_YOUR OBJECTIVE_: Turn the data from the line with "How far away is pixel" to the line with "5191 millimetres", both included, into a Markdown table with the columns Row and Content, numbering each row and skipping blank lines.

_DATASET EXTRACT_:
::::::::
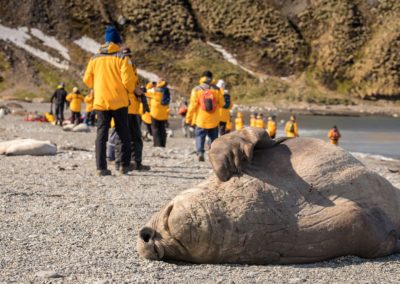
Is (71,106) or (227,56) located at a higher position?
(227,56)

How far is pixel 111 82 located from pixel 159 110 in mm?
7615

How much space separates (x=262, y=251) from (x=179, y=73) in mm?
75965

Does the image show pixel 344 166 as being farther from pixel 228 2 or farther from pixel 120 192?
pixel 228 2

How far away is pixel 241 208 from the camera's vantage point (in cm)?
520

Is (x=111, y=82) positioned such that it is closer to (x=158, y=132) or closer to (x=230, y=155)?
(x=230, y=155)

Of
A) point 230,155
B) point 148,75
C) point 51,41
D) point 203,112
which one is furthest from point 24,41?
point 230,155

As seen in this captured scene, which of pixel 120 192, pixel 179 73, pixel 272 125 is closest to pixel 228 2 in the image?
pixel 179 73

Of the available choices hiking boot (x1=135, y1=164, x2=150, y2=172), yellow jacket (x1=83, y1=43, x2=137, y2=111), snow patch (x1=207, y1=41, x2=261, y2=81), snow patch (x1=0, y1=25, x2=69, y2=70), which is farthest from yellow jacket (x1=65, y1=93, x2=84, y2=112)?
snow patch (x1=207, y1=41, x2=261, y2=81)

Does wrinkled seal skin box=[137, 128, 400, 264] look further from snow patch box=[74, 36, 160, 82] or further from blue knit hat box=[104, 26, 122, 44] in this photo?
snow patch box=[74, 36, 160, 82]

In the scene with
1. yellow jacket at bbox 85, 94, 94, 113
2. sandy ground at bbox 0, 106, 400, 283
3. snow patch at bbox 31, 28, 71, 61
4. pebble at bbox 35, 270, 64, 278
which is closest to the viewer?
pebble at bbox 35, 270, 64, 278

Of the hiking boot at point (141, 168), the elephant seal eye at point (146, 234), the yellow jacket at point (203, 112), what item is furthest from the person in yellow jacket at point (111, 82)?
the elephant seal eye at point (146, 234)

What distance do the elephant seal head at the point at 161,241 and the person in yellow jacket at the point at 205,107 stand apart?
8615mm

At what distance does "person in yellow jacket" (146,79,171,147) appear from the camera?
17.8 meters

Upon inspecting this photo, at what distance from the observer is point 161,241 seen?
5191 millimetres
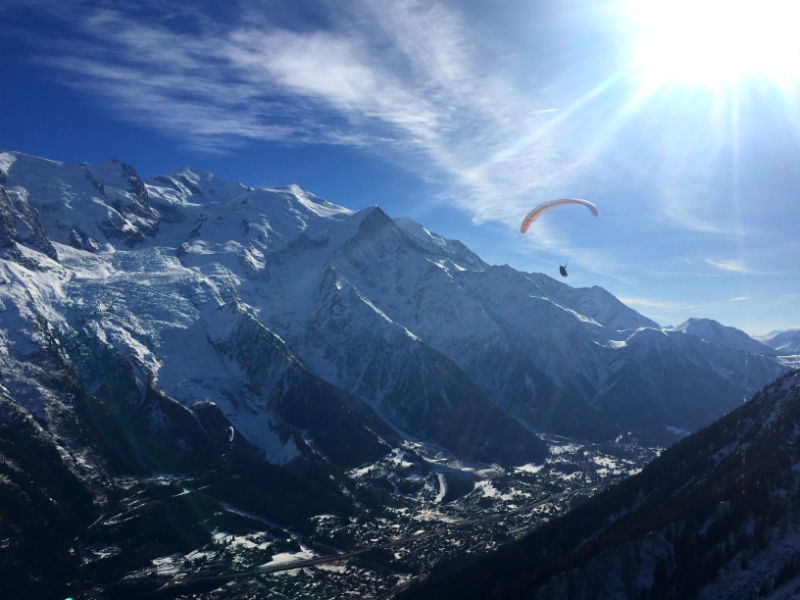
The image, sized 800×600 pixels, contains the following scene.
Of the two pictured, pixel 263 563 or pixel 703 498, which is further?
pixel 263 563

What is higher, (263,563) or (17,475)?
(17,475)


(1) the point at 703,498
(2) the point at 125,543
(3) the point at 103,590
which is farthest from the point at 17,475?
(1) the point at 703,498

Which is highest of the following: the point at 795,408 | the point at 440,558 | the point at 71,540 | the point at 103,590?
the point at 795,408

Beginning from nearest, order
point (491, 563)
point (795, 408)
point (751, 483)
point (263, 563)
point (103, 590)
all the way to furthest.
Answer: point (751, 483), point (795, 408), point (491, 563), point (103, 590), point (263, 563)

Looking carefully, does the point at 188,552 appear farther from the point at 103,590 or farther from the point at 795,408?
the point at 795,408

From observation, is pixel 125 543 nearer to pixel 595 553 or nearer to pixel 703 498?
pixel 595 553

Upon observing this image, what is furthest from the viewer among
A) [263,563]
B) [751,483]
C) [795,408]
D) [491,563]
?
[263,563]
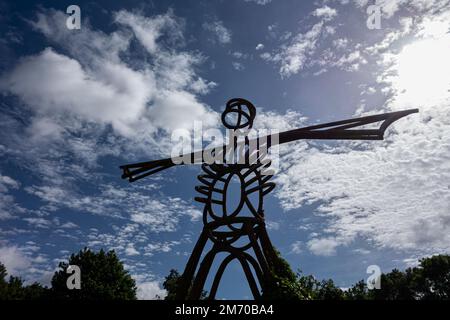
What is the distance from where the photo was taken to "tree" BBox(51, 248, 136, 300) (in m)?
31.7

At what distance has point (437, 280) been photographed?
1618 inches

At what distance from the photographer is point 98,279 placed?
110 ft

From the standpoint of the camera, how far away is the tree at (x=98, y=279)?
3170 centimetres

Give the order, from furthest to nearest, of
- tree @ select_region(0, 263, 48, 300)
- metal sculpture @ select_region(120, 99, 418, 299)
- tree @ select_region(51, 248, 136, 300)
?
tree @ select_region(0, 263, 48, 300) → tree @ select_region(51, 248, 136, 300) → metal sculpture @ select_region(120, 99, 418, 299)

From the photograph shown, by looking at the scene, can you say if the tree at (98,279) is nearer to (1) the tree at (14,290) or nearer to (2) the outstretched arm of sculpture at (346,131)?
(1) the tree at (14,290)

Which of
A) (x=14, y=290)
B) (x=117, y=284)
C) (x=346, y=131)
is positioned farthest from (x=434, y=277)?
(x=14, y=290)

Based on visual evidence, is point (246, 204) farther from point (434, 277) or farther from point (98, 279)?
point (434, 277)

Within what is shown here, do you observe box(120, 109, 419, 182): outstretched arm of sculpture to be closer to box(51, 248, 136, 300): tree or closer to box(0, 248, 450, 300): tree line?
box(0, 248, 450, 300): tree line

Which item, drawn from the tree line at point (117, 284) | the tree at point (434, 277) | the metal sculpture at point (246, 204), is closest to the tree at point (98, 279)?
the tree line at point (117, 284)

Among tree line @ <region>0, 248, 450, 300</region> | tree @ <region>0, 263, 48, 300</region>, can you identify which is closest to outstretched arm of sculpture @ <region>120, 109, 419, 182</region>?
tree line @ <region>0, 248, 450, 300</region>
::::::::
_TASK OUTPUT_:
| Row | Content |
|---|---|
| 1 | How far away is pixel 241 208 from the camera's vantage point (in cm)? |
| 2 | 520 |
| 3 | Is (x=111, y=82) positioned such that it is closer to (x=158, y=132) or closer to (x=230, y=155)? |
| 4 | (x=230, y=155) |
| 5 | Of |
| 6 | A) point 230,155 |
| 7 | B) point 148,75 |
| 8 | C) point 51,41 |
| 9 | D) point 203,112 |
| 10 | which one is furthest from point 24,41? |
| 11 | point 230,155 |
| 12 | As seen in this captured scene, which of pixel 120 192, pixel 179 73, pixel 272 125 is closest to pixel 228 2 in the image? |
| 13 | pixel 179 73 |
| 14 | Of the available choices hiking boot (x1=135, y1=164, x2=150, y2=172), yellow jacket (x1=83, y1=43, x2=137, y2=111), snow patch (x1=207, y1=41, x2=261, y2=81), snow patch (x1=0, y1=25, x2=69, y2=70), which is farthest from yellow jacket (x1=65, y1=93, x2=84, y2=112)? |
| 15 | snow patch (x1=207, y1=41, x2=261, y2=81) |
| 16 | Does wrinkled seal skin box=[137, 128, 400, 264] look further from snow patch box=[74, 36, 160, 82] or further from blue knit hat box=[104, 26, 122, 44] in this photo? |
| 17 | snow patch box=[74, 36, 160, 82] |
| 18 | In the scene with |
| 19 | 1. yellow jacket at bbox 85, 94, 94, 113 |
| 20 | 2. sandy ground at bbox 0, 106, 400, 283 |
| 21 | 3. snow patch at bbox 31, 28, 71, 61 |
| 22 | 4. pebble at bbox 35, 270, 64, 278 |
| 23 | which is closest to the viewer? |
| 24 | pebble at bbox 35, 270, 64, 278 |
| 25 | Of the hiking boot at point (141, 168), the elephant seal eye at point (146, 234), the yellow jacket at point (203, 112), what item is furthest from the person in yellow jacket at point (111, 82)? |
| 26 | the elephant seal eye at point (146, 234) |
| 27 | What distance do the elephant seal head at the point at 161,241 and the person in yellow jacket at the point at 205,107 stand apart? |
| 28 | 8615mm |
| 29 | At what distance does "person in yellow jacket" (146,79,171,147) appear from the camera? |
| 30 | 17.8 meters |
| 31 | Upon inspecting this photo, at what distance from the observer is point 161,241 seen? |
| 32 | 5191 millimetres |